Ban Ki-moon : “nous vivons une époque
d’injustice et d’intolérance”
Avec Euronews
Le monde a plus que jamais besoin de paix. Une
évidence qu’il est nécessaire de rappeler pour Ban Ki-moon. Le
secrétaire général des Nations Unies a accordé une interview à
euronews, en marge du premier Forum mondial de la démocratie qui s’est
tenu au Conseil de l’Europe à Strasbourg. Il évoque la Syrie, le Nord
du Mali et la guerre verbale entre Téhéran, Tel-Aviv et Washington et
multiplie les rappels à l’ordre.
Giovanni Magi, euronews :
“Le Printemps arabe a fait
naître l’espoir à travers le monde, mais la transition vers la
démocratie semble très difficile et a déclenché dans certains cas, de
nouvelles tensions géopolitiques.
Dans quelle mesure les Nations Unies peuvent-elles contribuer à cette
transition ?”
Ban Ki-moon, secrétaire général de l’ONU :
“Je suis certain que le vent du changement continuera de souffler. On a
assisté à des développements très positifs en Tunisie, Egypte, Libye,
au Yemen et ailleurs tandis que la situation est toujours délicate en
raison des violences persistantes en Syrie. Par conséquent, nous devons
aider ces pays en transition. C’est l’une de mes principales priorités
en tant que secrétaire général des Nations Unies.
Nous devons établir un cessez-le-feu immédiat en Syrie. Déjà, 19 mois
ont passé et plus de 20.000 personnes ont été tuées.

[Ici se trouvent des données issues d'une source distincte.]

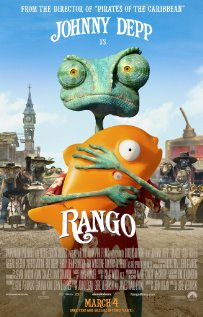 Rango (2011) Technical Specifications
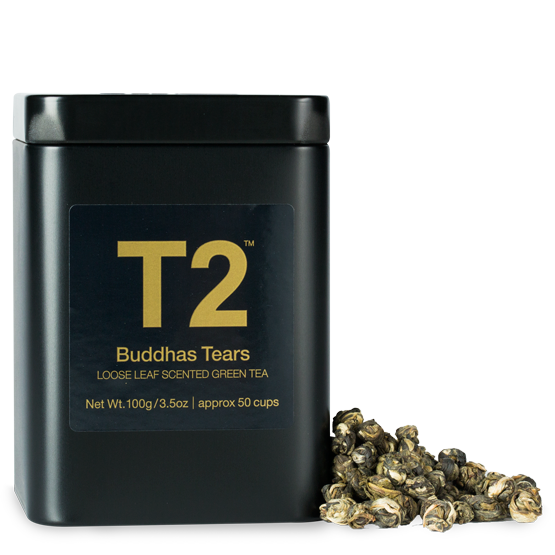 Buddhas Tears 100g Collections Tin - Loose Leaf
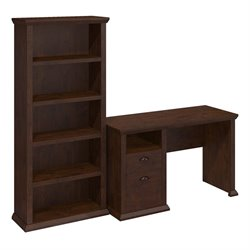 Bush Yorktown Writing Desk with Bookcase in Antique Cherry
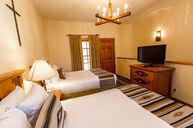 Retablos Double Room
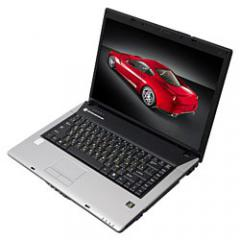 Скупка ноутбука RoverBook Roverbook VOYAGER V556VHB (Core 2 Duo 2000Mhz/15.4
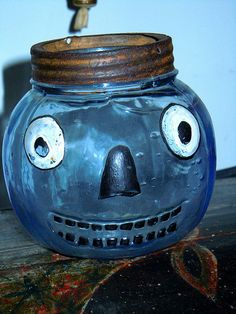Rare Blue Glass Jack. . . .OH HOW I WOULD LOVE TO HAVE THIS FOR MY COLLECTION OF JACK'S. . . . .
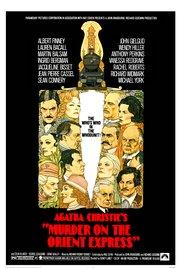 Watch Free Murder on the Orient Express (1974)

Aux côtés de l‘émissaire international sur la Syrie, Lakhdar Brahimi,
je continuerai de consulter les pays-clé pour résoudre cette situation
le plus tôt possible. C’est notre responsabilité politique et morale
d’aider ces populations.”
euronews :
“Lors de la dernière
Assemblée générale, vous avez dit que vous étiez contre les menaces
d’action militaire adressées d’un Etat à un autre. Faisiez-vous
référence à la guerre des mots qui oppose en ce moment, l’Iran, Israël
et les Etats-Unis ?”
Ban Ki-moon :
“J’ai mis en garde les membres des Nations Unies sur le fait
qu‘échanger cette rhétorique politique très forte, discuter de la
guerre de manière retentissante, c’est très inquiétant et
contre-productif. Et donc, je les ai exhortés à s’abstenir d’utiliser
une telle rhétorique. Ce qui veut dire que tous les problèmes en
suspens devraient être réglés pacifiquement, par le dialogue, et ce
message a été transmis auprès des parties concernées, à la fois l’Iran
et Israël. L’Iran doit respecter dans son intégralité, la résolution
prise sur le sujet par le Conseil de sécurité et coopérer totalement
avec l’Agence internationale de l‘énergie atomique. La communauté
internationale est très préoccupée par les intentions des autorités
iraniennes dans le dossier nucléaire.”
euronews :
“Autre urgence au plan
international : le Nord du Mali. Le Conseil de sécurité discute d’une
possible intervention militaire. Pensez-vous que ce soit une solution
adaptée à la situation ?”
Ban Ki-moon :
“Nous avons appelé au retour de l’ordre constitutionnel. Le Nord du
Mali est passé aux mains de ces islamistes radicaux. Ce qui est très
inquiétant. Ils appliquent la loi islamique : la Charia. C’est une
situation totalement inacceptable.
Le président du Mali par intérim, Dioncounda Traoré a demandé aux
Nations Unies de déployer des forces militaires. Je sais que le Conseil
de sécurité a discuté de ce sujet, mais avant de mobiliser des troupes,
nous devons être très prudents.
J’en appelle à ce que toutes ces crises soient résolues pacifiquement,
notamment au Mali.
Les pays du Sahel souffrent de multiples difficultés : instabilité
politique et sécuritaire et problèmes humanitaires. L’ONU mobilise
toutes ses agences pour fournir de l’aide humanitaire d’urgence et je
m’apprête à désigner un envoyé spécial pour le Sahel. Cet envoyé
spécial dont j’ai proposé la nomination au Conseil de sécurité jouera
le rôle de coordinateur entre les partenaires-clé dans la région.”
euronews :
“Lors de la dernière
Assemblée générale, vous avez dit que nous vivions “une époque de
détresse, marquée par un chômage en hausse, l’inégalité et
l’intolérance et que “les Nations Unies devaient être à la hauteur de
ces difficultés.” Comment ?”
Ban Ki-moon :
“J’ai tiré la sonnette d’alarme auprès des dirigeants internationaux :
nous vivons une période d’instabilité, d’inégalité, d’injustice,
d’intolérance. Nous devons nous occuper de ces questions.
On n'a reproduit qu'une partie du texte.